Ici, nous décrivons un protocole pour générer des organoïdes intestinaux apical-out à partir de cultures d’organoïdes standard enrobées de matrice. Il décrit également l’incorporation ultérieure de l’EdU dans les cellules à prolifération active et la quantification semi-automatique des cellules positives à l’EdU.

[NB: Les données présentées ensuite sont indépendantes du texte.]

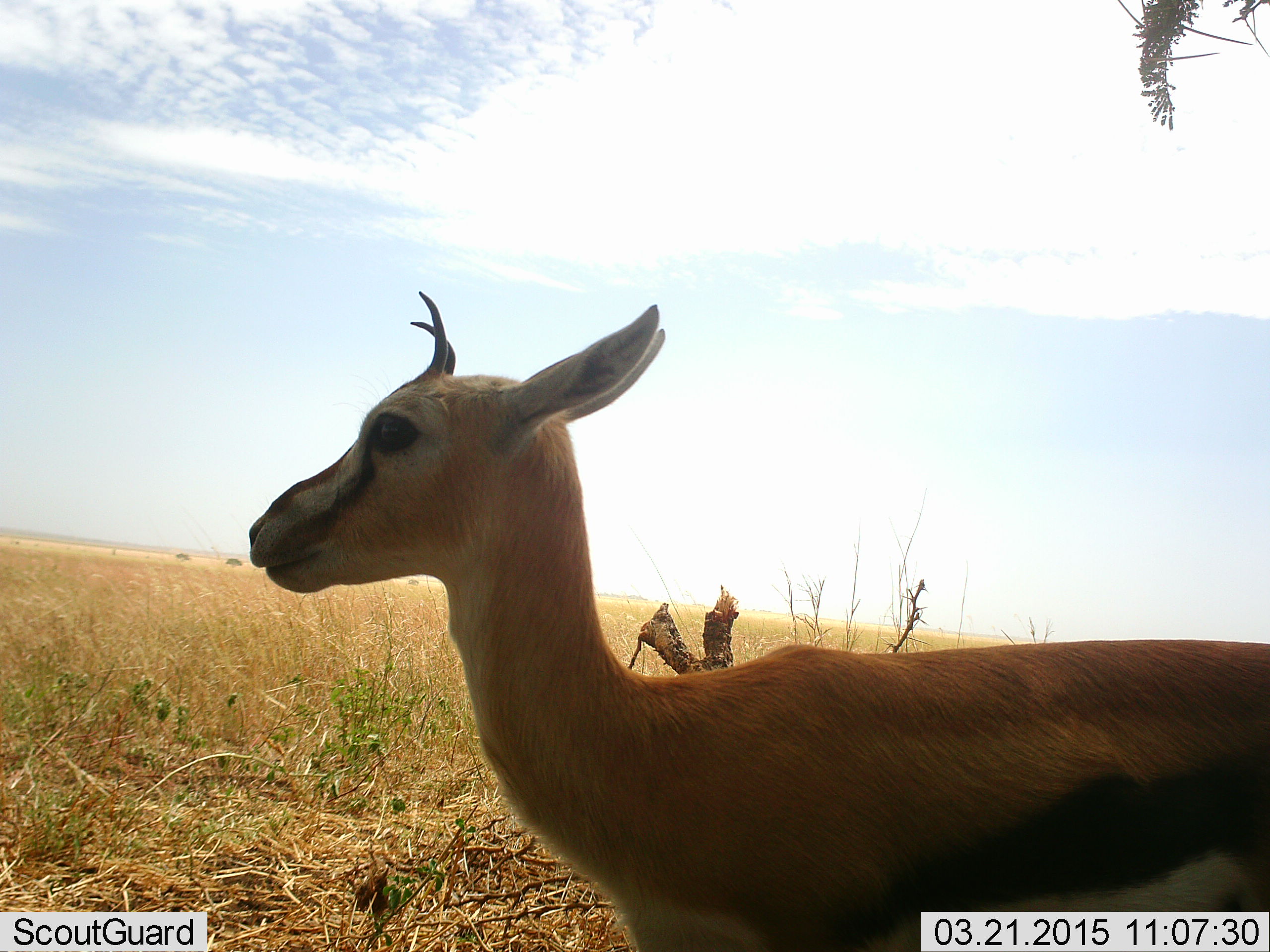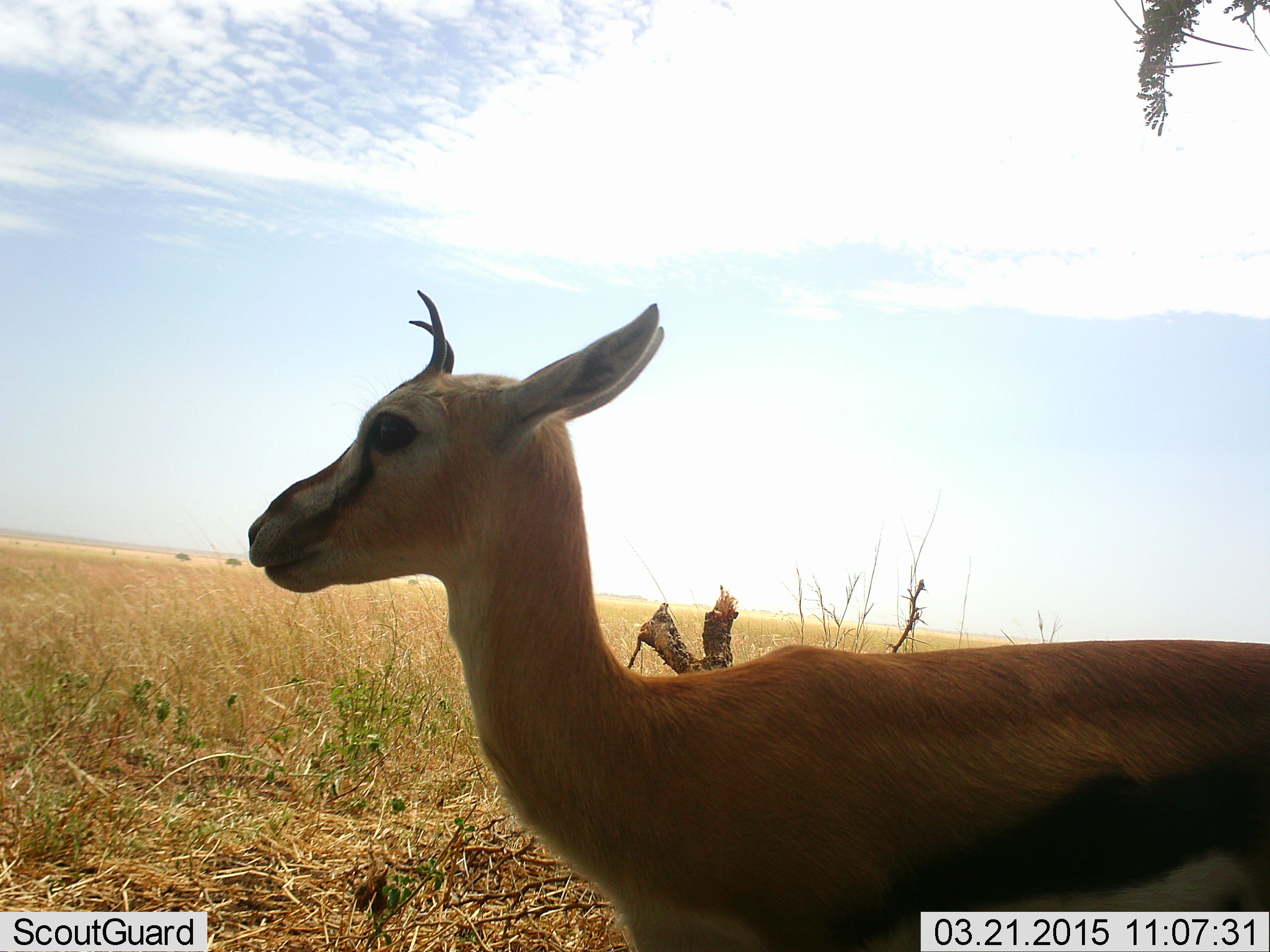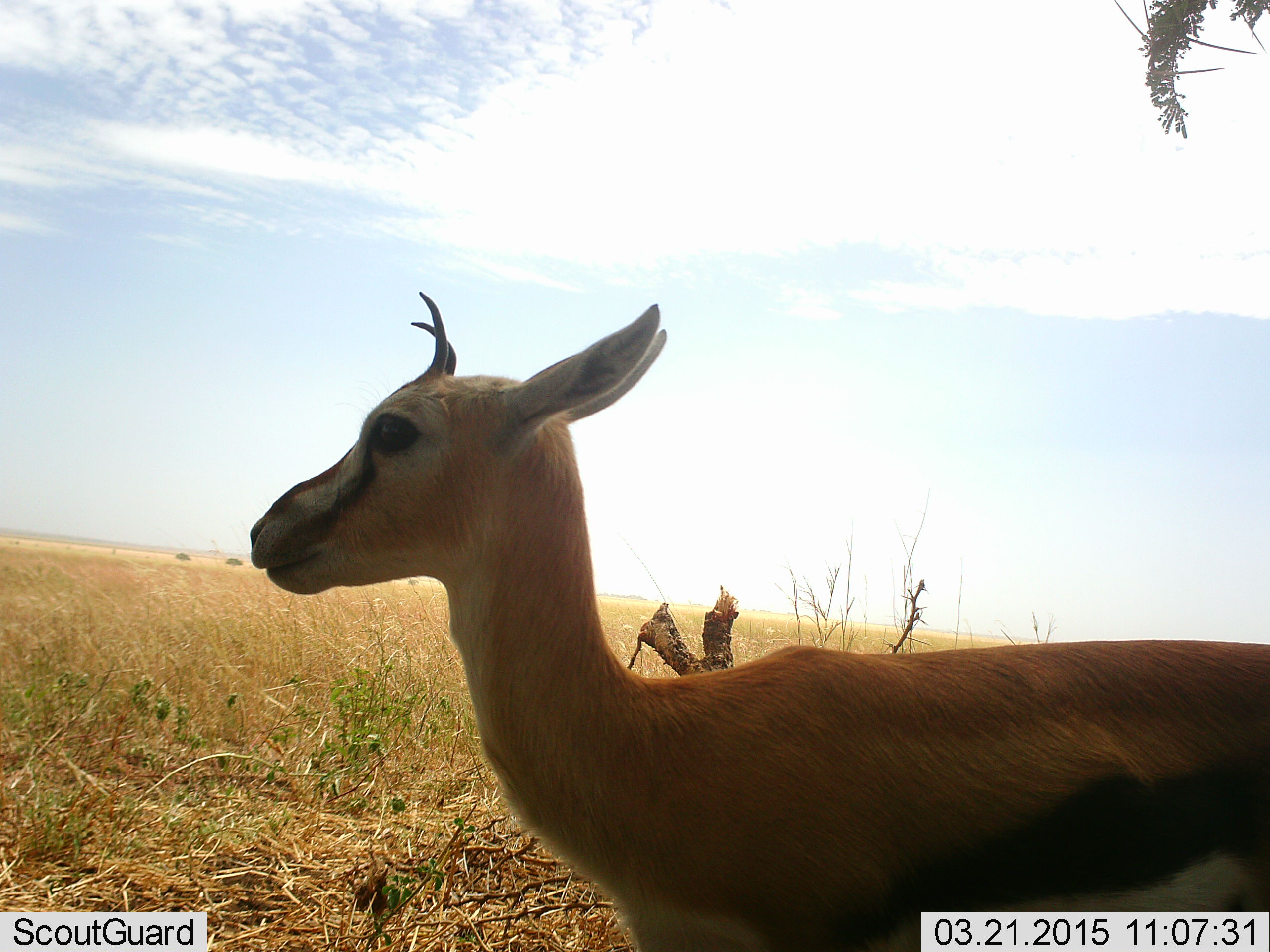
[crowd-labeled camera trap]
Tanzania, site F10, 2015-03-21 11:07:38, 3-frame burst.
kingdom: Animalia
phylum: Chordata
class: Mammalia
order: Artiodactyla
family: Bovidae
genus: Eudorcas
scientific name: Eudorcas thomsonii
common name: thomson's gazelle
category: gazellethomsons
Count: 1.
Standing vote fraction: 90%.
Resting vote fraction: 10%.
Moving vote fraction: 0%.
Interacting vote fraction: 0%.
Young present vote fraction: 10%.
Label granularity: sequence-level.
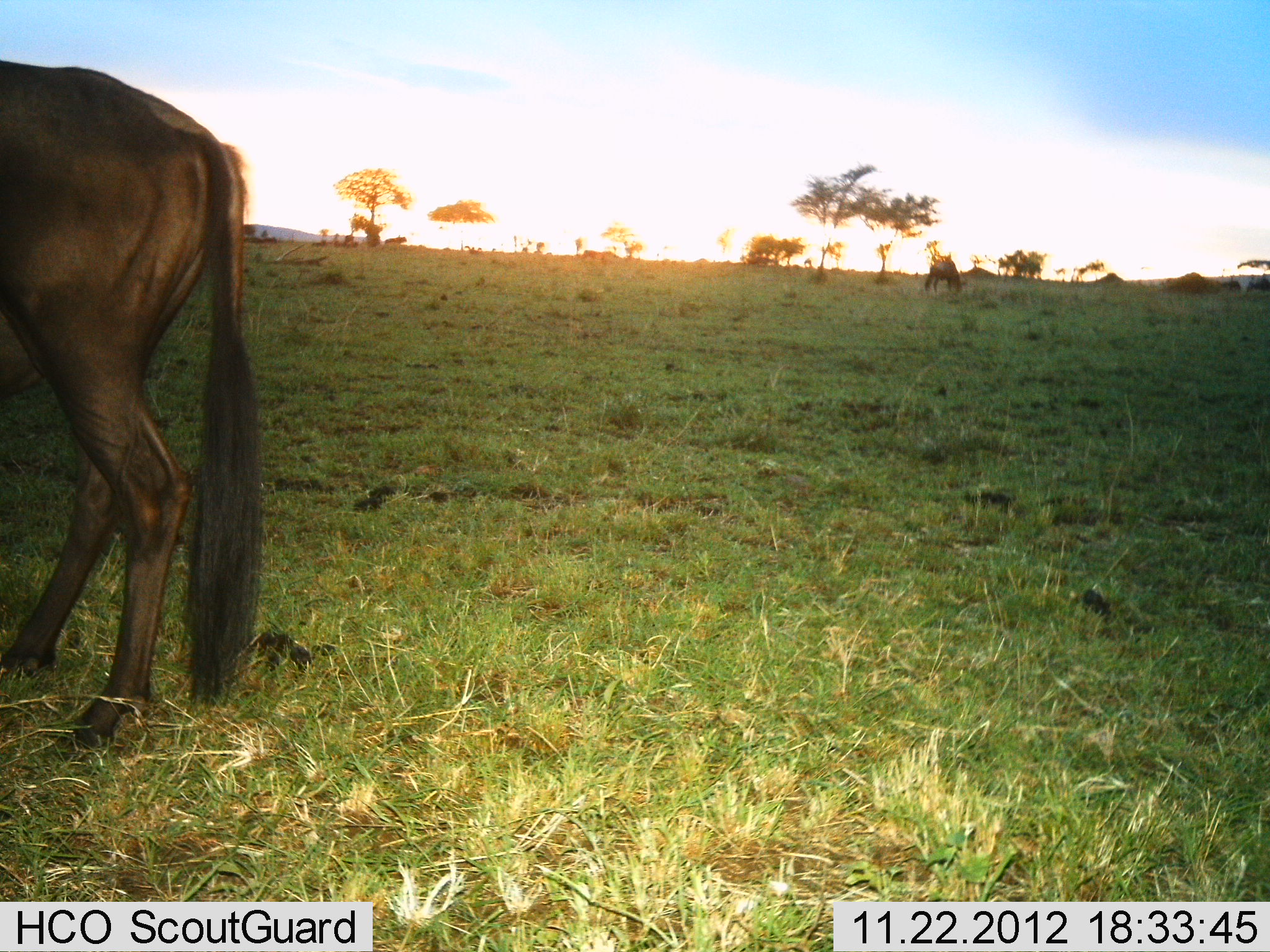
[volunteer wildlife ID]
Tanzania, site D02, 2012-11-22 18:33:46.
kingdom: Animalia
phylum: Chordata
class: Mammalia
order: Artiodactyla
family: Bovidae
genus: Connochaetes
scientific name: Connochaetes taurinus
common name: blue wildebeest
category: wildebeest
Wildebeest (blue wildebeest) (Connochaetes taurinus), count 2. Behavior (volunteer vote fractions): standing 80%, resting 0%, moving 10%, interacting 0%. Young present (vote fraction): 0%. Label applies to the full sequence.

Ici, nous décrivons la génération de cultures flottantes d’organoïdes intestinaux apical-out à partir de cultures d’organoïdes intestinaux enrobés d’hydrogel. En même temps, des cultures d’organoïdes basal-out flottants sont établies pour une comparaison directe entre les organoïdes apicaux et basaux. Les organoïdes apical-out et basal-out sont ensuite soumis à l’analogue de la thymidine 5-éthynyl-2'-désoxyuridine (EdU), qui est intégrée dans l’ADN nouvellement synthétisé pendant la phase S de la division cellulaire. Cette incorporation dans l’ADN peut être visualisée dans des organoïdes morphologiquement intacts à l’aide de la microscopie confocale à balayage laser. Les cellules marquées avec Hoechst33342 et EdU sont ensuite quantifiées de manière semi-automatique à l’aide d’un logiciel d’analyse d’images. Le calcul du pourcentage de cellules EdU-positives par rapport au nombre total de cellules permet d’analyser la prolifération cellulaire dans les organoïdes tridimensionnels (3D). Bien qu’il soit utilisé ici pour l’analyse de la prolifération dans les organoïdes intestinaux, le protocole est applicable à l’analyse de colorations spécifiques au noyau de divers types dans d’autres organoïdes ou des cultures cellulaires bidimensionnelles.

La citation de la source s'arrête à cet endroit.